## Task requirements
From the data that follows, print exactly the lines starting at the one containing "Он идёт! Готовьтесь!" and ending at the one containing "key strength of"; include both of them and nothing more.
----------------------------------------
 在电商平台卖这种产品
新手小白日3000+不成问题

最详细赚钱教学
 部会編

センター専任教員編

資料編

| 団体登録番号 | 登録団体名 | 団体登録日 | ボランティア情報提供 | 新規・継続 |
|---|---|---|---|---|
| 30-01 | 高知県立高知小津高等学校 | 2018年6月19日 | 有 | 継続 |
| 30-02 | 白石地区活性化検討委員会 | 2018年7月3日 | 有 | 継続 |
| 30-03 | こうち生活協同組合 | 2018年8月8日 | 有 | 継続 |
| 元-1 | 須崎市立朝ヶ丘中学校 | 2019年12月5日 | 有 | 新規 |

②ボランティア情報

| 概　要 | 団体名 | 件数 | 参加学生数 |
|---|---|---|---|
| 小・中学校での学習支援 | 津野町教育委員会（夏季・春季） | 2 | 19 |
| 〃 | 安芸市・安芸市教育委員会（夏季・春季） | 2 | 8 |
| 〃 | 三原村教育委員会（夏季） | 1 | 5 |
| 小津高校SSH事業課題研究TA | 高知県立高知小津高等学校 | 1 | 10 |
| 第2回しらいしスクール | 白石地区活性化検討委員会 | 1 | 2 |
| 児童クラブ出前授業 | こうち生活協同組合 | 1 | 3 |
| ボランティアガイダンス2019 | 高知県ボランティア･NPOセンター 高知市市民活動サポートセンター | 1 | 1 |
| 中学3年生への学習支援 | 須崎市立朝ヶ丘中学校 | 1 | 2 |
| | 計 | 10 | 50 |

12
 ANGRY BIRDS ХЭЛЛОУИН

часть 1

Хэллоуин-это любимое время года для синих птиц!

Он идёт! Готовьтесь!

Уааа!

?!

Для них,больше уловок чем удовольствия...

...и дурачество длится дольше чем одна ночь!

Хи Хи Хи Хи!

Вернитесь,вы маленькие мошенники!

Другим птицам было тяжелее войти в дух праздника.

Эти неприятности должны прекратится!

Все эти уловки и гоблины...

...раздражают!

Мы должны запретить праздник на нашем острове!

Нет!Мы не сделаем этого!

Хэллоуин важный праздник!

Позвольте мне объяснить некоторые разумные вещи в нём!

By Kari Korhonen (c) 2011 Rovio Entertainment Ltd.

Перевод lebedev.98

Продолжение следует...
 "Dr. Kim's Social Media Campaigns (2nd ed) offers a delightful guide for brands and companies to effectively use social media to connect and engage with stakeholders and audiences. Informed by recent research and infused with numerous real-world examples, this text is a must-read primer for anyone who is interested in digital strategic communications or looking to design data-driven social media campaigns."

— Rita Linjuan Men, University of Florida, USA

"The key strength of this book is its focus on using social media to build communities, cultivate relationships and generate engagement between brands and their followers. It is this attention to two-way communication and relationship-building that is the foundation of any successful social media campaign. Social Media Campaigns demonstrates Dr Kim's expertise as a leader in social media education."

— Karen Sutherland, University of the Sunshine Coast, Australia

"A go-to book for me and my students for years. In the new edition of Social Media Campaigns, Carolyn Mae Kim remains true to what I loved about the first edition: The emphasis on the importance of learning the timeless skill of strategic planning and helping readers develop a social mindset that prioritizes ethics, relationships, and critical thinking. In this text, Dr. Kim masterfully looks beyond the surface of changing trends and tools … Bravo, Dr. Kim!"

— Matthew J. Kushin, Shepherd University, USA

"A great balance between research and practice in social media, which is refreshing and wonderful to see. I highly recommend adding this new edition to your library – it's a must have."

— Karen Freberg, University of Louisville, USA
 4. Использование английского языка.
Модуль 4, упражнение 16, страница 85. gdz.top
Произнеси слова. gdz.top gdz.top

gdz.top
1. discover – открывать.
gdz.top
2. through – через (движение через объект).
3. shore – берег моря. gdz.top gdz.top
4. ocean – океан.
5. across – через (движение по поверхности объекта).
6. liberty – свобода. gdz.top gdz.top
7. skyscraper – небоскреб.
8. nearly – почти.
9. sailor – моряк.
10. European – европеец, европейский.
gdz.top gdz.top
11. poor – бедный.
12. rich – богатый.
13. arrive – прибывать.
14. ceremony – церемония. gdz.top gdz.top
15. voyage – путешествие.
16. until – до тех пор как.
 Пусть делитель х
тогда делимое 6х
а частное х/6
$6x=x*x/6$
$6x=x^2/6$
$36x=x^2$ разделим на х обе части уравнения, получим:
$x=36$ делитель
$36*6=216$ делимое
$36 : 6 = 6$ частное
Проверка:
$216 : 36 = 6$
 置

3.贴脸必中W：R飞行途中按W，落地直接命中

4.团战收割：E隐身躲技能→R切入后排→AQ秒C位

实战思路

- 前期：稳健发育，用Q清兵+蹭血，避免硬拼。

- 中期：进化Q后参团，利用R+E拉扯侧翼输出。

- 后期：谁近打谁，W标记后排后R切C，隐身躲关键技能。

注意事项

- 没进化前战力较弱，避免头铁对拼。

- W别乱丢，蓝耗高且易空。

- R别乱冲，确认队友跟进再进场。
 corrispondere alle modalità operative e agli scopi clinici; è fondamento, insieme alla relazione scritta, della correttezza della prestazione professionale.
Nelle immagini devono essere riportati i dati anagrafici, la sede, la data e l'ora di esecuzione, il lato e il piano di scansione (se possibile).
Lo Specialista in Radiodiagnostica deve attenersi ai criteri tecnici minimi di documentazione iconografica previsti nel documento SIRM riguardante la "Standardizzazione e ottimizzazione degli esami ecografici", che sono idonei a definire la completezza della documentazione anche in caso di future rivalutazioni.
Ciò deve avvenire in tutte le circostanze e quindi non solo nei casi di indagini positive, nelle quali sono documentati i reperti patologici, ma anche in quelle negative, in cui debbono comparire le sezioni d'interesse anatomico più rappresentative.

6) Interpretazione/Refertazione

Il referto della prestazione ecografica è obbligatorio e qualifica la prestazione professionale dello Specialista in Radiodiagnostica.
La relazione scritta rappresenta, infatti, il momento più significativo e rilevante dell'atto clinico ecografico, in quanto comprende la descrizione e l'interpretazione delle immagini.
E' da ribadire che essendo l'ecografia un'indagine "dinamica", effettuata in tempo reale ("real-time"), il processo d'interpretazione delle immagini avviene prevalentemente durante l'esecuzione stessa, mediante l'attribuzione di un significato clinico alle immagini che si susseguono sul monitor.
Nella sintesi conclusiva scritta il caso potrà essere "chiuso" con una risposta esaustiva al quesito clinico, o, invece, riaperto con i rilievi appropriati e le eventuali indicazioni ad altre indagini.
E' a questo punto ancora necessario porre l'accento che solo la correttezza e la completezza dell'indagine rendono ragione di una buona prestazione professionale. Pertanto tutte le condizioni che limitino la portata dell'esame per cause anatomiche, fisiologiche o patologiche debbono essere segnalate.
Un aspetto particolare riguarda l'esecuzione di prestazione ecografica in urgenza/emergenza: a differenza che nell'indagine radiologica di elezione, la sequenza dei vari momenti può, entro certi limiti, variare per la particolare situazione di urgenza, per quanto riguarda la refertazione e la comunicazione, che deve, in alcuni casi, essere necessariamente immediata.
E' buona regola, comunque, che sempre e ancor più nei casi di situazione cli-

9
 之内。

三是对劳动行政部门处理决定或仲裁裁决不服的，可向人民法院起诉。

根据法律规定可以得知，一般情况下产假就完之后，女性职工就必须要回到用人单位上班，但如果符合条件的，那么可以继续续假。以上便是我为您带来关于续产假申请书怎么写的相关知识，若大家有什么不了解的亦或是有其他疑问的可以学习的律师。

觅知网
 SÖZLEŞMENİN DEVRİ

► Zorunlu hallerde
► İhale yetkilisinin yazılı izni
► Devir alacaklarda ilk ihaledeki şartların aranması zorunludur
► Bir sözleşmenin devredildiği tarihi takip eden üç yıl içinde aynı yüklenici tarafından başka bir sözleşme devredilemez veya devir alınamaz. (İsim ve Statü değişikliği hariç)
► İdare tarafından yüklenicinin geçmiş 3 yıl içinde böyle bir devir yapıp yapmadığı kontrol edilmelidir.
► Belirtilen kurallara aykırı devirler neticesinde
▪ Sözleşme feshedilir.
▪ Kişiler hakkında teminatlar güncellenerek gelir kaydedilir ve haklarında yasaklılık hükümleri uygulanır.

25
----------------------------------------
## Reply to the task
Он идёт! Готовьтесь!

Уааа!

?!

Для них,больше уловок чем удовольствия...

...и дурачество длится дольше чем одна ночь!

Хи Хи Хи Хи!

Вернитесь,вы маленькие мошенники!

Другим птицам было тяжелее войти в дух праздника.

Эти неприятности должны прекратится!

Все эти уловки и гоблины...

...раздражают!

Мы должны запретить праздник на нашем острове!

Нет!Мы не сделаем этого!

Хэллоуин важный праздник!

Позвольте мне объяснить некоторые разумные вещи в нём!

By Kari Korhonen (c) 2011 Rovio Entertainment Ltd.

Перевод lebedev.98

Продолжение следует...
 "Dr. Kim's Social Media Campaigns (2nd ed) offers a delightful guide for brands and companies to effectively use social media to connect and engage with stakeholders and audiences. Informed by recent research and infused with numerous real-world examples, this text is a must-read primer for anyone who is interested in digital strategic communications or looking to design data-driven social media campaigns."

— Rita Linjuan Men, University of Florida, USA

"The key strength of this book is its focus on using social media to build communities, cultivate relationships and generate engagement between brands and their followers. It is this attention to two-way communication and relationship-building that is the foundation of any successful social media campaign. Social Media Campaigns demonstrates Dr Kim's expertise as a leader in social media education."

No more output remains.